Shares in HSBC fell in Hong Kong Thursday, a day after the banking giant announced plans to slash costs by up to $3.5 billion by 2013 and said it was considering selling its US branch network.
The heavyweight player shed 1.27 per cent to HK$81.80 ($10.53) by midday as the broader Hang Seng Index fell 0.83 per cent.
The bank, which survived the 2008 global financial crisis without state aid unlike many of its rivals, said Wednesday it would seek to save $2.5-3.5 billion in costs within two years.
Its new chief executive Stuart Gulliver said the savings would be ploughed back into fast-growing markets around the world, especially in Asia.

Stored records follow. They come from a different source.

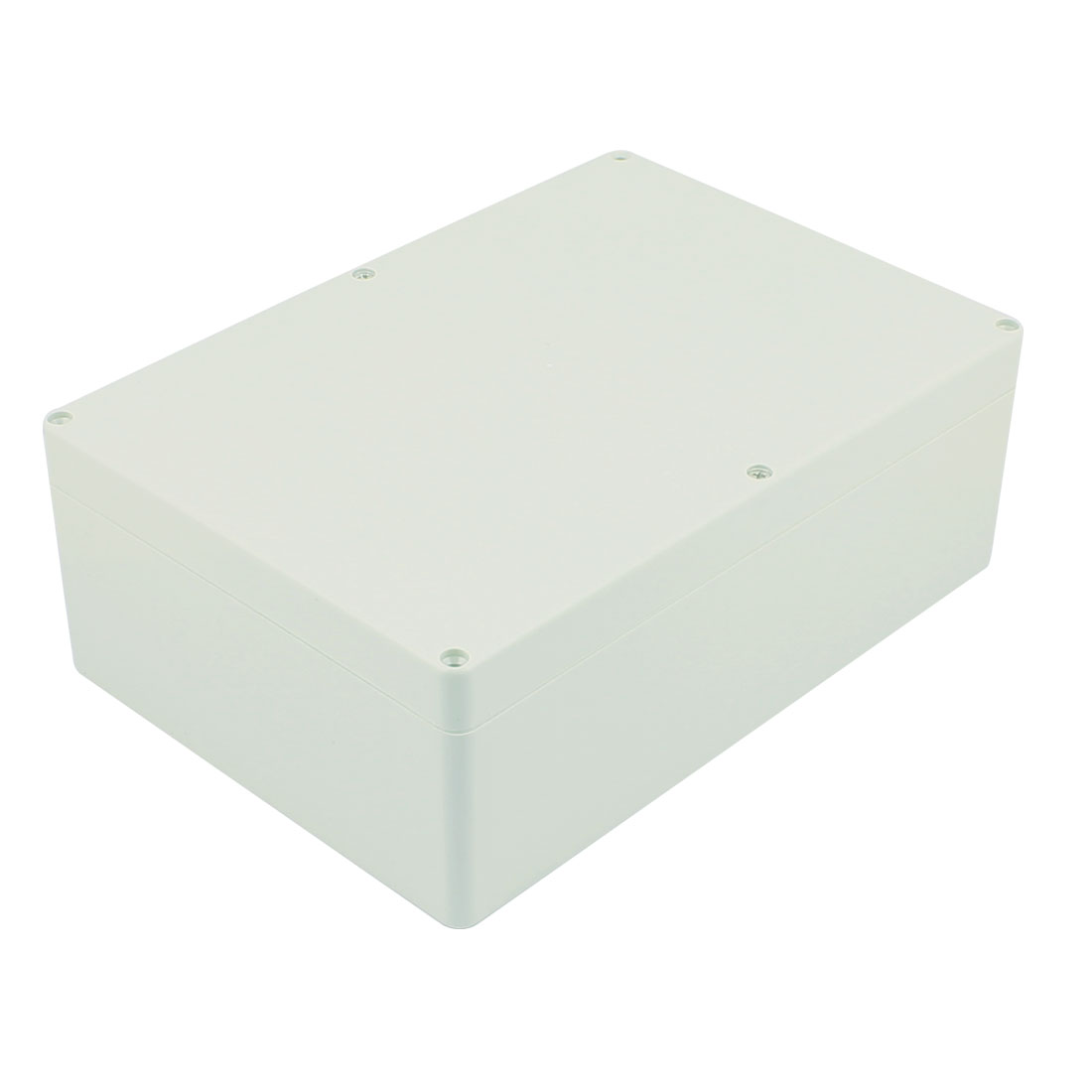 Dustproof IP65 Junction Box DIY Terminal Connection Enclosure Adaptable 255mm x 174mm x 87mm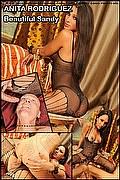 Seregno  Anita Rodriguez 327 13 21 905 foto sexystar 1
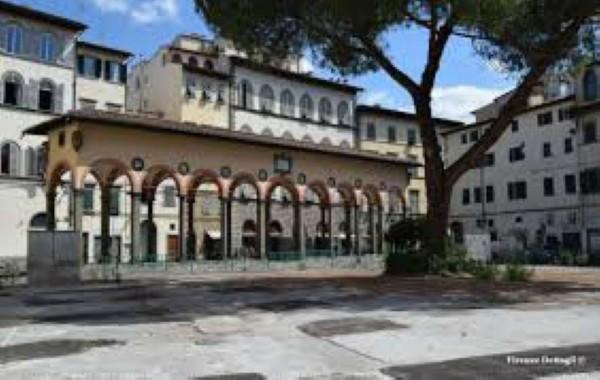 Locale Commerciale  in vendita a Firenze, S.ambrogio, 78 mq - Foto 2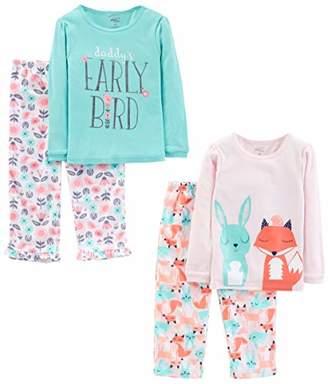 Carter's Simple Joys by Girls' Little Kid 4-Piece Pajama Set (Cotton Top & Fleece Bottom)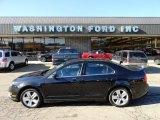 2010 Tuxedo Black Metallic Ford Fusion Sport AWD #60696421
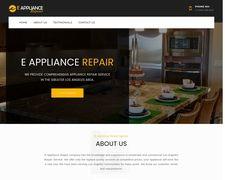 E Appliance Repair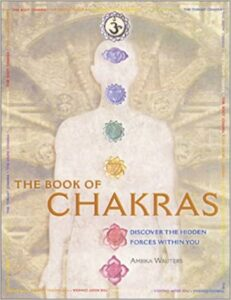 the Book of Chakras- best book for beginners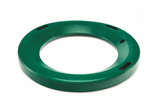 KD-122 Feed Saver Ring
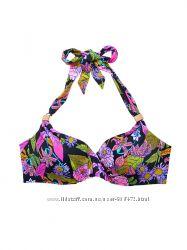 Victorias Secret оригинал размер 34С 75С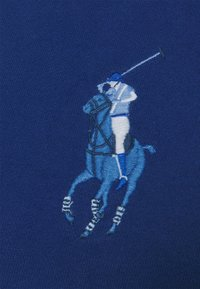 Polo Ralph Lauren - LOOPBACK - Sweatshirt - beach royal - 2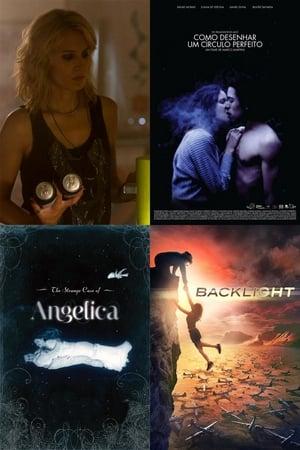 portuguese-cinema---drama-2010s poster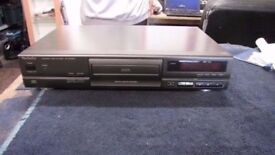 TECHNICS SLPG480A CD PLAYER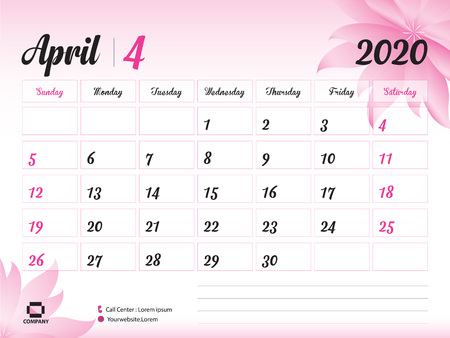 April 2020 Year Template, Calendar 2020, Desk Calendar Design, pink flower concept for cosmetics, beauty, spa, business; Week Start On Sunday, Planner, Stationery, Printing, Size : 8 x 6 inch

The banking titan also said it will conduct a separate assessment of its US branch network and cards business, which could be sold at a “sensible” price. Other cash-saving measures include a streamlining of IT operations.
HSBC reported a mixed first-quarter earnings on Monday.
It said net profit surged 58 per cent to $4.15 billion the the January-March period on lower taxes and fewer bad debts while pre-tax gains were hit by rising staff costs and money set aside to compensate British customers who were mis-sold credit insurance.
HSBC was founded in Hong Kong and Shanghai in 1865 and the bank regards Asia as its most important region.